- [WORK TO COMPLETE] When a line of the records below contains the string "frame", copy that whole line.

- [DATA SUPPLIED]
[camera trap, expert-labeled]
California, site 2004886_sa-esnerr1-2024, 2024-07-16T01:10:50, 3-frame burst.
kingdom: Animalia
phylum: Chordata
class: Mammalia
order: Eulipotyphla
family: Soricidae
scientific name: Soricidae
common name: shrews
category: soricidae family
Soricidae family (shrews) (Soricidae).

...

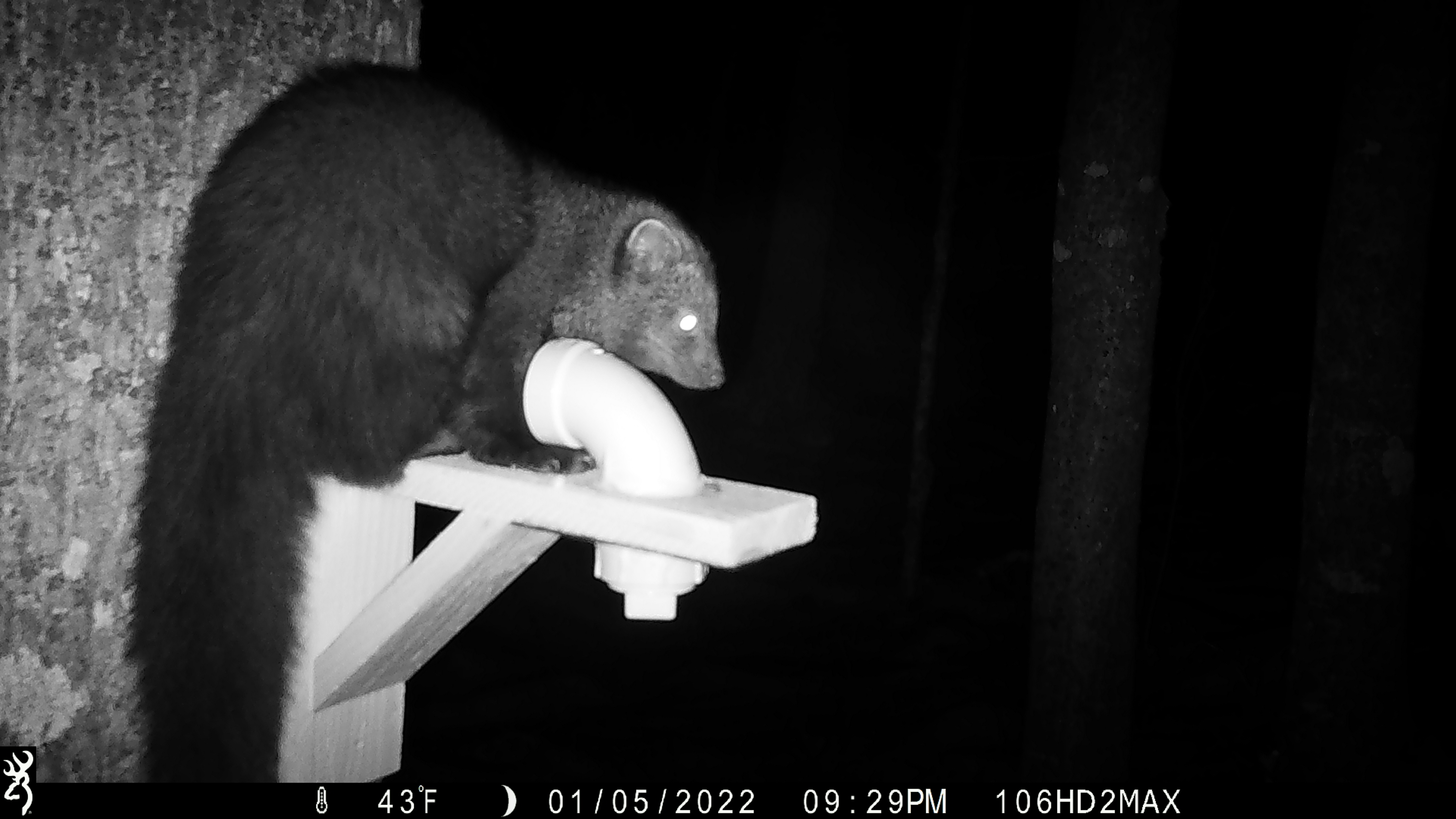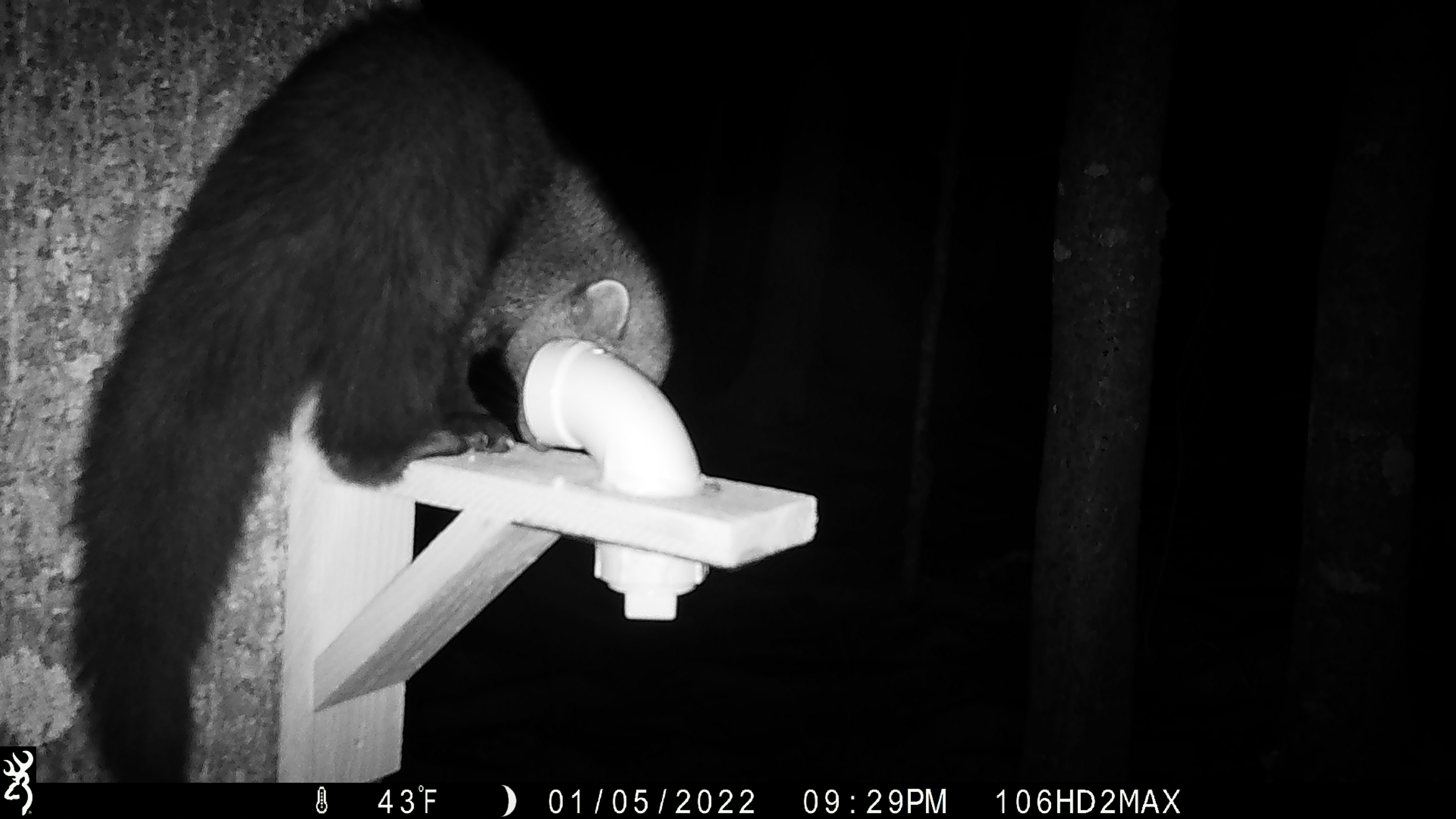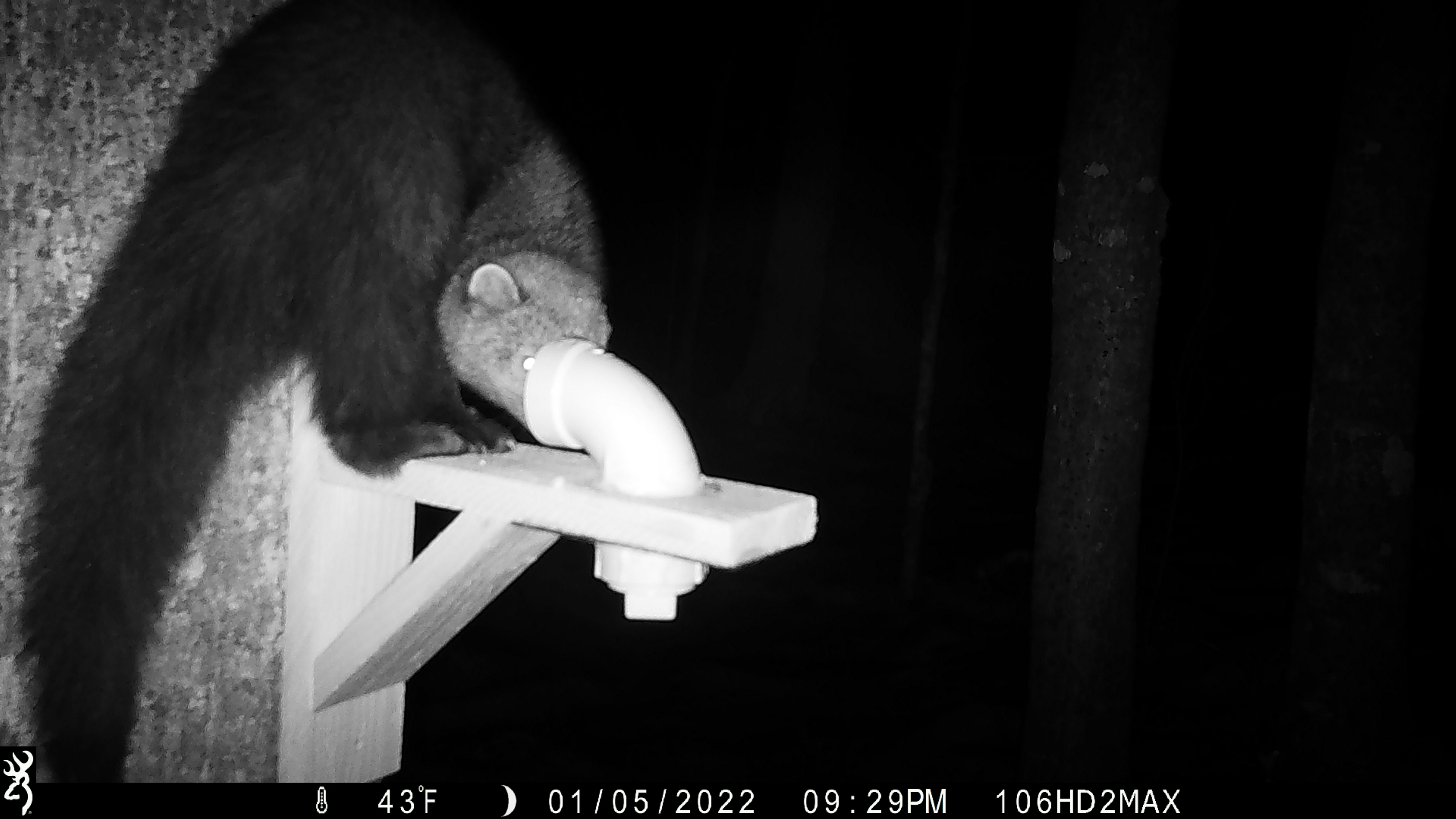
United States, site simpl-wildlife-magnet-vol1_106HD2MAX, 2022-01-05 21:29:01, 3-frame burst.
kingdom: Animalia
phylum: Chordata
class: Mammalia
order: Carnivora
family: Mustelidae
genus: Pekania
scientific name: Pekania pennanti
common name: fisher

- [TASK OUTPUT]
California, site 2004886_sa-esnerr1-2024, 2024-07-16T01:10:50, 3-frame burst.
United States, site simpl-wildlife-magnet-vol1_106HD2MAX, 2022-01-05 21:29:01, 3-frame burst.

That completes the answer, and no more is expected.